▶ _YOUR ASSIGNMENT_:
Transcribe the section of the hearing testimony below, starting with "Mr. GLEASON. Well, I" and going on through "in this business.".

▶ _GIVEN TEXT_:
Segment Open
Mr. GLEASON. Well, I think on certain occasions here in your own position you were begging, the way I understood it, you were begging these fellows not to ask for the ships to be used in this trade. I saw Dowd here was willing. I saw the first gentleman who testified was willing to put a ship in the gulf. The funny part of these fellows, Continental Grain or Cargill, if they have labor trouble they can change those ships around in 2 hours, they don't need a week, 10 days or 17 days. It is funny how they can change those ships around. I saw this morning here these guys were begged off in my opinion, the shipowners, not to press for the use of their ships in this business.

Mr. GILES. Begged off by whom?

Mr. GLEASON. By you.

Mr. GILES. So, you regard what I have said here today in these specific cases, you would put a label of "begging off the shipowners?" Mr. GLEASON. That is the way I feel about it.

While

Mr. GILES. Well, I hope that is not what I have been doing. Let me just say this, Mr. Gleason. I think I probably was as surprised as maybe you were when we got into this thing and I was confronted with all of the details that we were called upon to resolve or sort have been in the middle. We started out. I said, well, we got rates, so we took our rates over from the Public Law 480 program. many shipowners did not particularly like that I think it was generally recognized that that was a reasonable decision to make under all the circumstances. I did not, at that time, anticipate having to get into all of these minute items, who is going to pay the insurance, who is going to have the overtime and when does it start, and what exactly is going to be the draft and how clean is the ship going to be and who is going to stand that. What of the laydays, what of this and that? All of the hundreds of items that do go into a charter. But once the Government sets off, in effect, a market and says, "50 percent of this is going to be for American vessels," once we take that step and we set our rates, if we just sat by and let the two parties go to it, that is the shipowners and the grain exporters, we just have so many items in controversy and in issue that I am afraid we would never get anything settled. We would just have sort of jungle warfare. It sort of works on both sides because in that situation the grain exporter can go over the line too far as against and to the prejudice of the shipowner and the shipowner who wants to get the business and get the best bargain, he can go a little too far. All I am saying is that when we have a situation like this it is not the same as the ordinary business situation where the shipowner and the broker or the exporter can sit down and they work it out on a private, competitive enterprise basis.

I am frank to say we have simply had no choice here but to get into all of these details. There have been many items on which we have had to make a judgment where the grain exporter violently disagreed and many items on which the shipowners did. All I can say is that we have tried to do the best we can. The record will have to speak for itself. I recognize the difference of opinion and there is a lot of room for difference of opinion, but I would express this hope to you, sir. I would hope that the labor unions, the labor union officials, will try to see the total picture before they make any final judgments with regard to picket lines and that sort of thing. I just hope that they will take all of that into account. I feel very strongly, for example, in the Cargill matter where we had to issue a waiver, I feel very strongly that some of the labor officials were misled there. They were misled by, according to my information, by one or two or a very few shipowners who did not work it out, themselves. So they gave their story from their point of view to some labor union officials and then some action was taken on that basis.

I would like to say to you, Mr. Gleason, that the shipowners as a whole, the vast, vast majority have cooperated with the Government in this. They have cooperated with us in setting up this program and working out these basic arrangements. Most of the basic decisions we have made on this really came from suggestions made by shipowners and their representatives.
Segment Closed
▶ _RECORDED DATA_:
Segment Open
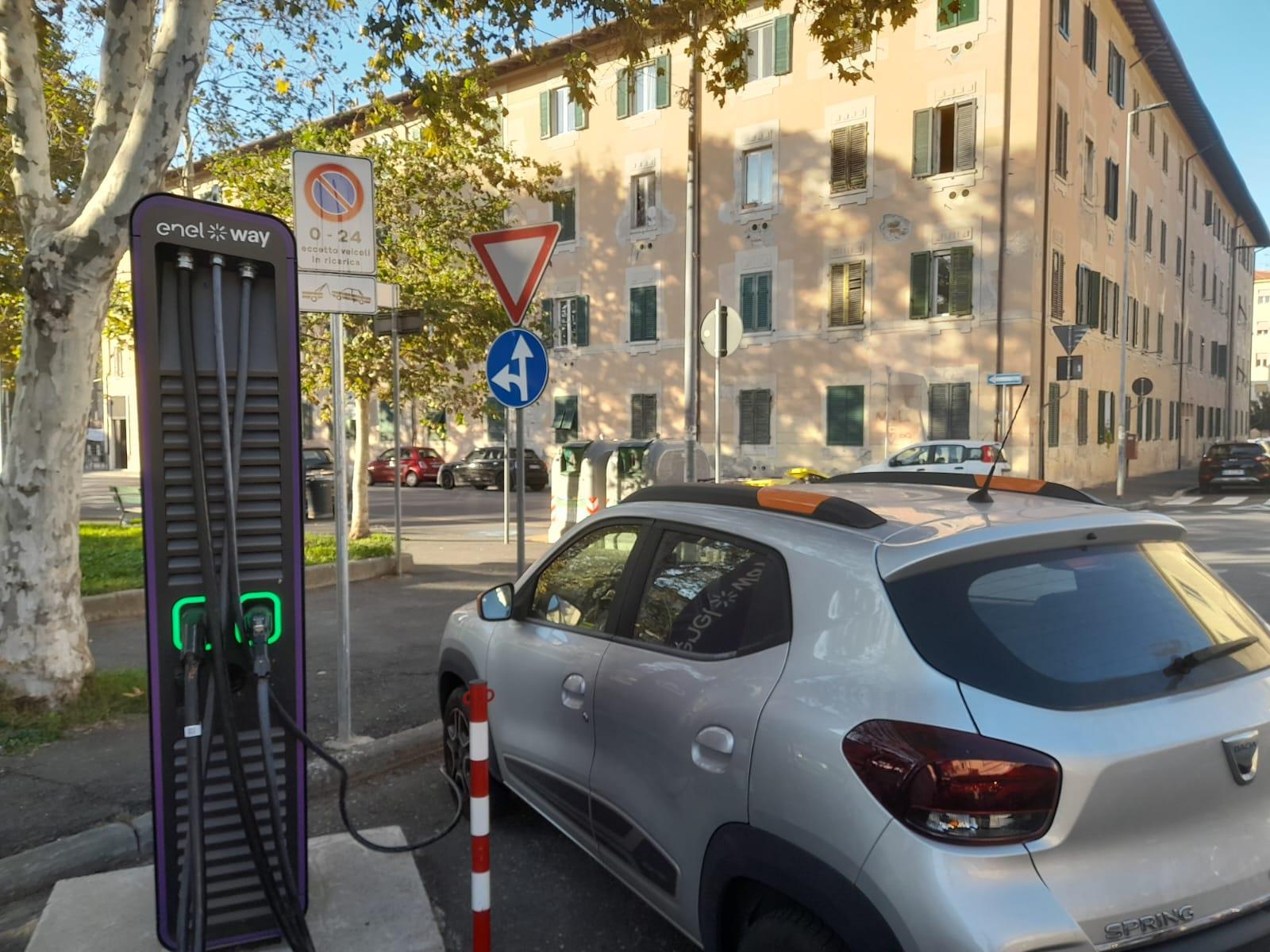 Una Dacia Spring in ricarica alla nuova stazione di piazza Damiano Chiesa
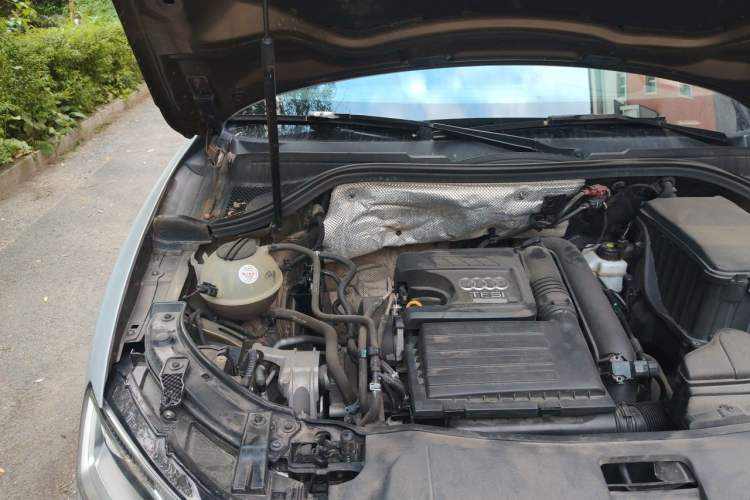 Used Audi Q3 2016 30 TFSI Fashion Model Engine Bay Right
Segment Closed
▶ _YOUR RESPONSE_:
Mr. GLEASON. Well, I think on certain occasions here in your own position you were begging, the way I understood it, you were begging these fellows not to ask for the ships to be used in this trade. I saw Dowd here was willing. I saw the first gentleman who testified was willing to put a ship in the gulf. The funny part of these fellows, Continental Grain or Cargill, if they have labor trouble they can change those ships around in 2 hours, they don't need a week, 10 days or 17 days. It is funny how they can change those ships around. I saw this morning here these guys were begged off in my opinion, the shipowners, not to press for the use of their ships in this business.